Green SM representatives receive the “Best Companies to Work for in Asia – Vietnam” and “Technology Empowerment Awards” at the HR Asia Awards 2026.

The HR Asia Awards are among Asia’s most prestigious annual human resources awards, recognizing organizations that demonstrate excellence in workplace culture and sustainable people development. Winners are evaluated using the TEAM (Total Engagement Assessment Model), which measures employee engagement, organizational trust, and workplace experience, drawing on benchmarking data from more than 2.5 million employees across 20,000 organizations throughout the region.

According to the independent assessment conducted for the HR Asia Awards 2026, Green SM significantly outperformed market benchmarks in the “Best Companies to Work for in Asia” category, achieving outstanding scores across several key dimensions, including technology enablement in the workplace (4.8/5), workplace sustainability (4.71/5), and diversity, equity, and inclusion (4.72/5).

A defining element of Green SM’s workplace culture is its unwavering commitment to the principle that “Every Voice Counts.” This commitment is embedded through comprehensive employee engagement initiatives, including regular internal surveys, 360-degree performance evaluations, and multiple feedback channels that transform employee insights into tangible improvements in policies, workplace practices, and operational excellence.

At Green SM, talent development is viewed not merely as an HR function but as a strategic driver of service excellence. The Company continues to invest comprehensively in recruitment, professional training, operational standardization, workplace culture, and structured career development pathways for its Green Drivers. In parallel, Green SM delivers continuous capability-building programs for managers and employees, combining practical learning with digital learning platforms to strengthen leadership and management capabilities and organizational agility in an evolving business environment.

Alongside its investment in people, Green SM has been progressively building a unified organizational culture across its international markets. Rooted in values established in Vietnam while embracing the diversity of local cultures and communities, the Company fosters an environment that encourages collaboration, continuous learning, and empowerment. This enables teams across different countries to uphold consistent service standards while remaining responsive to the unique needs of local customers and communities.

Green SM also received the Technology Empowerment Awards in recognition of its continued digital transformation in human resource management.

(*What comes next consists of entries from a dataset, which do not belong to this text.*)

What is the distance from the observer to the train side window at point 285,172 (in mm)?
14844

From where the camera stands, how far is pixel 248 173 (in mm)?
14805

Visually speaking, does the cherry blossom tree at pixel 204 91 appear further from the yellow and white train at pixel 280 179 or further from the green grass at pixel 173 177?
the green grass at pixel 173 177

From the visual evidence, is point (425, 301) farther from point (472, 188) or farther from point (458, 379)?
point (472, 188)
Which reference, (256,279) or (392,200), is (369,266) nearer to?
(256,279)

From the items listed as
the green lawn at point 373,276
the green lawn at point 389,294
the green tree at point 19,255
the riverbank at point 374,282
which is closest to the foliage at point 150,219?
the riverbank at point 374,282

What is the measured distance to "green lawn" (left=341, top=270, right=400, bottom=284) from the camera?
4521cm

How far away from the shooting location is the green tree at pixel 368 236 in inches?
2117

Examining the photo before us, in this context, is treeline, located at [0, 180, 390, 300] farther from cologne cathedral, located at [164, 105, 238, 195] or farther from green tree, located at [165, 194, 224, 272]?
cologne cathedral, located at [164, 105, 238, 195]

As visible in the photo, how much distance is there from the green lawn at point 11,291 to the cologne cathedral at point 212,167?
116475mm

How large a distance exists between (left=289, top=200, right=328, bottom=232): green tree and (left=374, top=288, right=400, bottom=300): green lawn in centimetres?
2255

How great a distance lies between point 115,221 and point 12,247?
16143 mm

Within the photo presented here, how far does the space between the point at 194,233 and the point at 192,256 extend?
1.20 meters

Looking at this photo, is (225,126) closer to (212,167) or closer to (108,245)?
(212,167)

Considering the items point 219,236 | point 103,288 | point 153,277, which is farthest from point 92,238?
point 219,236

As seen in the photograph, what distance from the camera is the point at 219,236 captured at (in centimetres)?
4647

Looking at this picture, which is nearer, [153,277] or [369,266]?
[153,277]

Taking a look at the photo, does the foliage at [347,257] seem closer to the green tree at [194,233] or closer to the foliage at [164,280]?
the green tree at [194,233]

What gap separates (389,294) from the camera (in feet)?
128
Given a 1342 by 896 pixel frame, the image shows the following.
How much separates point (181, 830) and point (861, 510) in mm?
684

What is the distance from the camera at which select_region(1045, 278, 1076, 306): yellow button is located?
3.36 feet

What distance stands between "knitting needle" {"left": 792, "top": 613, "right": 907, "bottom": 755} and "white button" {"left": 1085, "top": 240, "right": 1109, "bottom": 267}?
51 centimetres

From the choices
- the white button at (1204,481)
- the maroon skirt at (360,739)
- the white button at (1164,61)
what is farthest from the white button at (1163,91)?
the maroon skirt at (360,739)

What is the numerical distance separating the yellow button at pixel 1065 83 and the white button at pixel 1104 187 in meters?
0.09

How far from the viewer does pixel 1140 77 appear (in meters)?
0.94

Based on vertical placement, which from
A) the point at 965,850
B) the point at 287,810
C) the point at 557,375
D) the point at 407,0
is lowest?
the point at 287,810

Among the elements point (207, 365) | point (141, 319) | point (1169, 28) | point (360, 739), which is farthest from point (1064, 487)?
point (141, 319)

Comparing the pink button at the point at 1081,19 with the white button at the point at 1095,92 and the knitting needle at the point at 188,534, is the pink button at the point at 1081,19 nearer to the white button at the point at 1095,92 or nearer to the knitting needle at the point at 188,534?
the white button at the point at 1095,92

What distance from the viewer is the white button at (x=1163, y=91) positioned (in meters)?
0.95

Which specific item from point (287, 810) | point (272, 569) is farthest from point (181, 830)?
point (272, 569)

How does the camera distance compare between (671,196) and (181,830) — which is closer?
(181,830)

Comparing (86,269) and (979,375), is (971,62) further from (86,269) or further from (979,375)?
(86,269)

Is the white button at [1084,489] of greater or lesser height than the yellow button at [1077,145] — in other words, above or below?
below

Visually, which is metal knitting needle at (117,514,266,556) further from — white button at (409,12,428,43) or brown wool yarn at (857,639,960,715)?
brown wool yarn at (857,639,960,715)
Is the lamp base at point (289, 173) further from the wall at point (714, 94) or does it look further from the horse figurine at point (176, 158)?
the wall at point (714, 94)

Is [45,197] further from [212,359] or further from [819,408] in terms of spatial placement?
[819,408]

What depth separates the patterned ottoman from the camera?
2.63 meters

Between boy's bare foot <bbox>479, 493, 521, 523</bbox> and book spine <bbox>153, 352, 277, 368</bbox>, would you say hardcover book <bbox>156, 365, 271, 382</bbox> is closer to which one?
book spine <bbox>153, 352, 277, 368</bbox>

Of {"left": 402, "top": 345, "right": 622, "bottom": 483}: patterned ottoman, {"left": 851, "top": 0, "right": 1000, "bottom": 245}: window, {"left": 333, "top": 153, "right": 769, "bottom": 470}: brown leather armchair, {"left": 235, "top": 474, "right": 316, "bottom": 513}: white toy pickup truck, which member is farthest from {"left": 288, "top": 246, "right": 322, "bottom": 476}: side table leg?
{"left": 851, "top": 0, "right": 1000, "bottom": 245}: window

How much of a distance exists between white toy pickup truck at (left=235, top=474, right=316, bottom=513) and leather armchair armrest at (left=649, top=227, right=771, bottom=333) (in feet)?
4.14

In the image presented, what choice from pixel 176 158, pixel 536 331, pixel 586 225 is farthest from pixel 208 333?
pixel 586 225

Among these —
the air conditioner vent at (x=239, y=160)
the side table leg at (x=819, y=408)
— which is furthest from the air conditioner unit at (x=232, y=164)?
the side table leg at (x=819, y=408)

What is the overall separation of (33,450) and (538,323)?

Through the digitalization of HR processes, the development of competency frameworks, the expansion of digital learning ecosystems, and the integration of data-driven people management, the Company has streamlined repetitive administrative tasks, enhanced decision-making efficiency, and enabled employees to devote greater focus to innovation, customer experience, and superior service delivery.

Mr. Nguyen Quoc Tuan, Global Chief Executive Officer of Green SM, said: “Our people have always been the cornerstone of Green SM’s sustainable growth. We believe that when individuals are empowered by technology and united by shared values, our teams across every market can deliver exceptional experiences for our customers. These two awards affirm the direction we have taken and further strengthen our commitment to building a truly multinational organization with its roots in Vietnam.”

In 2026, Green SM aims to expand its global workforce and partner network to approximately 400,000 people worldwide. As the Company continues to accelerate its international expansion, it will further invest in talent development and technology-driven people management to build a highly capable global workforce, maintain consistent service excellence across markets, and advance its vision of becoming the world’s leading green mobility platform.